• [Provided text]:
[start]

PLEASE NOTE: the photos are of a DOUBLE batch that i made...so, it's not going to be that huge of a pot with the recipe i have down. just thought you should know. :)
Since this recipe was put together by my mom, my original recipe was based around the ingredients that she had on hand...and those consisted of things from Ramaakers Dutch Imports in St. Catharines. Since I don't get down there as often as I should, I had to adapt this to things you could find in regular grocery stores...so although my recipe looks like this...
I will give you the alternate "normal" version of this recipe. :)
INGREDIENTS:
• 1 1/2 lbs ground beef made into meatballs
(to do this, i add salt, pepper, 1-2 eggs, and enough bread crumbs to absorb excess moisture. you can also add any spices and herbs you may like in your meatballs)
ok, so i made a DOUBLE batch, remember...this is over 100 meatballs. :) i found using a melon baller worked amazing for shaping these little guys.
• 4 large beef boullion cubes
(I get my boullion at bulk barn, and they look like this:
so add the equivalent in whatever beef boullion you may use)
• pepper and all spice to taste.
(I have added photos of what i added to my double batch of soup...it is not an exact science, just add whatever you think you would like)
allspice
pepper
•2 packages dried/dehydrated vegetables (NOT SOUP MIX...that comes later)
(i, again, use bulk, so i measure each "package" as a handfull as shown below)

[end]

Collected data

[start]

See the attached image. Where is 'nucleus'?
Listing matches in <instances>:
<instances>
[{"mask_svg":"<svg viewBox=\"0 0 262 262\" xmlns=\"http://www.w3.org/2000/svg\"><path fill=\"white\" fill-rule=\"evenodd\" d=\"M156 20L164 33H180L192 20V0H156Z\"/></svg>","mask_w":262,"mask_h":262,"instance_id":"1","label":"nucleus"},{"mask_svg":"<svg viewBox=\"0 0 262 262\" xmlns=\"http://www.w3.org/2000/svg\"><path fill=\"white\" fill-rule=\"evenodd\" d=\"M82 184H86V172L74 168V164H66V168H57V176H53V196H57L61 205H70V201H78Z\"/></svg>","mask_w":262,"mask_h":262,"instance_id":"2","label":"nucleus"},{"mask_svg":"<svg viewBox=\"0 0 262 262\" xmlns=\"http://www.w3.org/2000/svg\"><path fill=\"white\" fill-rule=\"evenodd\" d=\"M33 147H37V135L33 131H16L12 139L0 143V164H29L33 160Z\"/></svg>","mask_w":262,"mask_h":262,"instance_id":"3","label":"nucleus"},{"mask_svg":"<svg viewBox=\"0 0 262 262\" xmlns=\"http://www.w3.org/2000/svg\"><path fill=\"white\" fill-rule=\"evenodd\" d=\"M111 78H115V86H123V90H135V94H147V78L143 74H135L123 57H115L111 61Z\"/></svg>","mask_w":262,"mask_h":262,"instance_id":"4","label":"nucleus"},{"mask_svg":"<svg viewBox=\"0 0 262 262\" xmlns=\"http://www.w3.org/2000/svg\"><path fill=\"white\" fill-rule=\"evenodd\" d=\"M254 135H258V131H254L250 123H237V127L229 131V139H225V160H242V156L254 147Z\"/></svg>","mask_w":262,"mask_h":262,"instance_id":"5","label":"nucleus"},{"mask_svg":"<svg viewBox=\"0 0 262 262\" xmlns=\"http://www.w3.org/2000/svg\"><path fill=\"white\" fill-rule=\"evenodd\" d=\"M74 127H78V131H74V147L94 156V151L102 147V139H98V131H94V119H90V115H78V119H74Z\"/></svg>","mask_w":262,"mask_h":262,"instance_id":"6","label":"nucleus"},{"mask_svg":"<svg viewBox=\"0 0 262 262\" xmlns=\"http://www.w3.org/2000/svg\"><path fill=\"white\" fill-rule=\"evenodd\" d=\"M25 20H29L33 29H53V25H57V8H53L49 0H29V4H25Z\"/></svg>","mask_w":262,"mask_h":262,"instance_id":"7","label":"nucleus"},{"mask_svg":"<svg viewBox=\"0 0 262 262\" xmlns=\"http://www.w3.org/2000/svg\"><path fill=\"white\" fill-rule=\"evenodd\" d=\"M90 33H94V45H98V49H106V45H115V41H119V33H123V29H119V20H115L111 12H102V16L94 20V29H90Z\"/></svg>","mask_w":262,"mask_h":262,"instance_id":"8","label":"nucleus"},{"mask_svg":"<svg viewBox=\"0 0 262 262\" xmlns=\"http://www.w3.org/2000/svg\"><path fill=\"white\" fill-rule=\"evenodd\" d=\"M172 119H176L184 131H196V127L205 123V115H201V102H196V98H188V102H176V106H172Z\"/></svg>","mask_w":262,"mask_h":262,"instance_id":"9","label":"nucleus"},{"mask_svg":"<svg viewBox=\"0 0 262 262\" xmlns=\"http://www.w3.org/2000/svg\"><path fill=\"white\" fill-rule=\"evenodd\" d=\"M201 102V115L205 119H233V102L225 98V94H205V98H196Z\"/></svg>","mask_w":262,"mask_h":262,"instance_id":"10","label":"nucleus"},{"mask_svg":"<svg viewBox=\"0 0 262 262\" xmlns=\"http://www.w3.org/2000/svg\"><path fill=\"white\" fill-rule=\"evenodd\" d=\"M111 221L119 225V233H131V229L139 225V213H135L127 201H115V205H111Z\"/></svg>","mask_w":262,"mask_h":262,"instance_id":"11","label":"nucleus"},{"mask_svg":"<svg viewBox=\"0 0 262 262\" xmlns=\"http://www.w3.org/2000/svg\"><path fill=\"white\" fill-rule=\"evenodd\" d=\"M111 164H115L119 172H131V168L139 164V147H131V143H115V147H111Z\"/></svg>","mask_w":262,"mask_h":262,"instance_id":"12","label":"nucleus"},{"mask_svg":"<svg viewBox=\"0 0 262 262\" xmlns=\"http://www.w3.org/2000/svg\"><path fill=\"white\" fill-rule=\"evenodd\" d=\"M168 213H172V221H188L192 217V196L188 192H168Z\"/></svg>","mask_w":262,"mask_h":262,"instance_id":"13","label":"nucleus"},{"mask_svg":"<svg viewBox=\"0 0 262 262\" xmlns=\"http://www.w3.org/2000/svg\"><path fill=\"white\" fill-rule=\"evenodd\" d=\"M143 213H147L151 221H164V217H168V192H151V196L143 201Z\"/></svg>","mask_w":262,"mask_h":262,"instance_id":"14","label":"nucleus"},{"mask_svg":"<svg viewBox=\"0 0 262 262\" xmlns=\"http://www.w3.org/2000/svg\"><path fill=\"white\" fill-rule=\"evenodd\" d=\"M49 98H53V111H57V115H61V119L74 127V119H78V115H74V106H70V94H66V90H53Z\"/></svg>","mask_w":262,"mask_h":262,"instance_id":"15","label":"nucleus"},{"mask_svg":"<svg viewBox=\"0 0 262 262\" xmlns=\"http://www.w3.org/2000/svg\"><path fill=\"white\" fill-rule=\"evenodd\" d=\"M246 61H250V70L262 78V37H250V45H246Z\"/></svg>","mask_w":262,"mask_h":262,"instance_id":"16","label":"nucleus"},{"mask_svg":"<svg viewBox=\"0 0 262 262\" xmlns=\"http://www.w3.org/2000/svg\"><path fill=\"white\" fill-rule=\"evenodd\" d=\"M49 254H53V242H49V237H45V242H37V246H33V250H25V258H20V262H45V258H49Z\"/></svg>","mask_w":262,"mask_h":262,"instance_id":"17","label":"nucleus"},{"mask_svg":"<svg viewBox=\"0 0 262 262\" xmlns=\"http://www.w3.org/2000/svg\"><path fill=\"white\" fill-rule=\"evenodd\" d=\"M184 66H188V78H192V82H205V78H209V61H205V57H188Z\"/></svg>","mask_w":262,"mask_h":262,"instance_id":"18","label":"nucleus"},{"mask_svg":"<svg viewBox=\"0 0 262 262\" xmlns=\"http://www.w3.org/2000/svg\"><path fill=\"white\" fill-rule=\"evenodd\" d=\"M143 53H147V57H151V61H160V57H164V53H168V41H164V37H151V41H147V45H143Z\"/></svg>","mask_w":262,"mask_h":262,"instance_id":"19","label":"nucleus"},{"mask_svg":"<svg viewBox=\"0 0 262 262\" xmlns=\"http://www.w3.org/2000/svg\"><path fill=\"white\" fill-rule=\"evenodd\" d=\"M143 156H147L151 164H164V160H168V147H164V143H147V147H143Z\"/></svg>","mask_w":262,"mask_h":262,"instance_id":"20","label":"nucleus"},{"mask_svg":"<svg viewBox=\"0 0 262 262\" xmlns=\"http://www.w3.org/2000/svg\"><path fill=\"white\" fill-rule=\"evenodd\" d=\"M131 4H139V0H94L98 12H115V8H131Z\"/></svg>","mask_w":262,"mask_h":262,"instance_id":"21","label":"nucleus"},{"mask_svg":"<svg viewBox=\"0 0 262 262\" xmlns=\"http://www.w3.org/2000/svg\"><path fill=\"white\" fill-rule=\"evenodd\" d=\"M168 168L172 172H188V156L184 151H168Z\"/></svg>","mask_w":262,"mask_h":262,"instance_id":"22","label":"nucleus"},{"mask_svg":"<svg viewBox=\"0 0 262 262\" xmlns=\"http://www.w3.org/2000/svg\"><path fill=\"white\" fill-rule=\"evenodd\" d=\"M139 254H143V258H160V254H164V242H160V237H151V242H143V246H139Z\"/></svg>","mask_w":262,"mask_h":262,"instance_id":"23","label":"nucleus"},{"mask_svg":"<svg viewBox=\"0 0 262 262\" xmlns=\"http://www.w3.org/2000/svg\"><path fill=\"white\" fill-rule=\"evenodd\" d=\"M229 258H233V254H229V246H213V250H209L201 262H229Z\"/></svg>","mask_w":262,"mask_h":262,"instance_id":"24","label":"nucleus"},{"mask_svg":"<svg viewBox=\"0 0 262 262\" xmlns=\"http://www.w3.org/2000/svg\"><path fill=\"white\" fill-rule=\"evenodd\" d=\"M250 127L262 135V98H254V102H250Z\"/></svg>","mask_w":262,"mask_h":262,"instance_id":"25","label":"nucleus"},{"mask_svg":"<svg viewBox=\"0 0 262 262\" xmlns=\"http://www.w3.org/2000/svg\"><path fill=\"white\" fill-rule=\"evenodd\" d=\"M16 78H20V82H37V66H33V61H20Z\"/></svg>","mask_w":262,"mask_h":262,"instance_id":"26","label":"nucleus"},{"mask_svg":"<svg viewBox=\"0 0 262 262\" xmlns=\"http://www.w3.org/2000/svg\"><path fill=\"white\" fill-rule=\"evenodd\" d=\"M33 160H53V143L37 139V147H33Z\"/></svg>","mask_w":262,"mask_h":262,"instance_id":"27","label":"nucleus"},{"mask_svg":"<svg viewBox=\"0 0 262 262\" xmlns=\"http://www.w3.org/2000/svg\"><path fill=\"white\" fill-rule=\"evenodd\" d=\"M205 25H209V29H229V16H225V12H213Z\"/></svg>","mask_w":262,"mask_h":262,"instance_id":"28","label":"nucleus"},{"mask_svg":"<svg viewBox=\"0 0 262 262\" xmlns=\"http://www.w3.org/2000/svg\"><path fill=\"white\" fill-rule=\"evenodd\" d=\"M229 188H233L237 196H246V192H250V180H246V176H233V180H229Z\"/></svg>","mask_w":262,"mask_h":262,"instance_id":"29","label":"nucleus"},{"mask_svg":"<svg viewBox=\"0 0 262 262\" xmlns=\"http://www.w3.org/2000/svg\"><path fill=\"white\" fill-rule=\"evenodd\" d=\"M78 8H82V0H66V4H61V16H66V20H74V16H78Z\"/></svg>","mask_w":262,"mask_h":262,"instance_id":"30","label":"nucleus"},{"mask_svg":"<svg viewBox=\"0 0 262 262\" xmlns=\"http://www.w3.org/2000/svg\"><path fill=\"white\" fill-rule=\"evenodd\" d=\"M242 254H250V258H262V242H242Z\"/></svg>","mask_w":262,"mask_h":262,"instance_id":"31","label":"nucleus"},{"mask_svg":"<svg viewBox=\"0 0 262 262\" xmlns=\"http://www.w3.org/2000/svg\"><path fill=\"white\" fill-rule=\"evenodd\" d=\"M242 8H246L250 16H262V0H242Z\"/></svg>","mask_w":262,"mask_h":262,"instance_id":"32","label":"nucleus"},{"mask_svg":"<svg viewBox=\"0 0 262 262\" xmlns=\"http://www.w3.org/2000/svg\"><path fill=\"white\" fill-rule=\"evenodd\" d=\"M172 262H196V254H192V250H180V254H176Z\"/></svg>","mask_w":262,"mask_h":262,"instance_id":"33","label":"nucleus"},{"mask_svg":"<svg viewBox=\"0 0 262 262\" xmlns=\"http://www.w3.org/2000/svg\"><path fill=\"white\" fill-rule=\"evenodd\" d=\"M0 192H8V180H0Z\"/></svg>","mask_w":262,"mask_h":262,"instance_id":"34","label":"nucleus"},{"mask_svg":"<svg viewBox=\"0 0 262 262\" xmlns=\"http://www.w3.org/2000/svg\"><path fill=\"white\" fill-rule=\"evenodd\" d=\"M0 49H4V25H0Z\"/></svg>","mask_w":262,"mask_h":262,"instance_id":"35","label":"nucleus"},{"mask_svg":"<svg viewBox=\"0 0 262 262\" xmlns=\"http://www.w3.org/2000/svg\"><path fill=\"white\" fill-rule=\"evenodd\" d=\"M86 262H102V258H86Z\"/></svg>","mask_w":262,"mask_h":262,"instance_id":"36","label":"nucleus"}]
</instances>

[end]
[start]

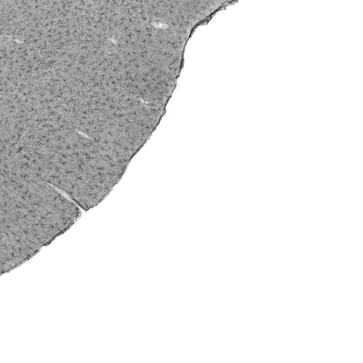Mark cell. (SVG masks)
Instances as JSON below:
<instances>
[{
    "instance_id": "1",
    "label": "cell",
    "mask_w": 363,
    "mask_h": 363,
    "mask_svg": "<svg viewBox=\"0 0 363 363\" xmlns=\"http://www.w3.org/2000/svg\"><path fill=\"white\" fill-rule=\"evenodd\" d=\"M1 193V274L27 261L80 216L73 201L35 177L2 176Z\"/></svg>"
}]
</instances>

[end]

• [Stated exercise 1]:
List each item that the soup recipe's ingredients list gives as a bulleted entry.
• [Stated exercise 2]:
According to the soup recipe, where did the ingredients for the original version come from?
• [Stated exercise 3]:
Write the next part of the soup recipe, picking up right after its final sentence.

• [Response 1]:
- 1 1/2 lbs ground beef made into meatballs
- 4 large beef boullion cubes
- pepper and all spice to taste
- 2 packages dried/dehydrated vegetables

• [Response 2]:
From Ramaakers Dutch Imports in St. Catharines.

• [Response 3]:
•1 package of vegetable soup mix
(I have used many...with this batch, i used Knorr)
•1.5 cups Vermicelli noodles (or whatever other small noodles you may like in your soup)
HOW TO:
•fill a 5 quart pan 3/4 full with water
• Bring to a boil and add meatballs 1 at a time, so they don't stick together. stir occasionaly while adding meatballs
• Add boullion, pepper and allspice
• Add dried vegetables and bring back to a boil
• Put back on simmer (lowest setting)
• Cook 3-4 hours, stirring occasionally
• Add vegetable soup mix and return to boil
• Add noodles and return to boil, stirring
• simmer for 15-20 minutes, stirring regularly, and serve, or put in fridge and reheat as needed.
(if you put it in the fridge, you will notice a thin layer of fat sitting on the top of the soup when you take it out of the fridge. you can either reheat with this in it, or you can remove before reheating.)
*freezes well too!*
Enjoy! any questions...don't hesitate to ask!
cheers!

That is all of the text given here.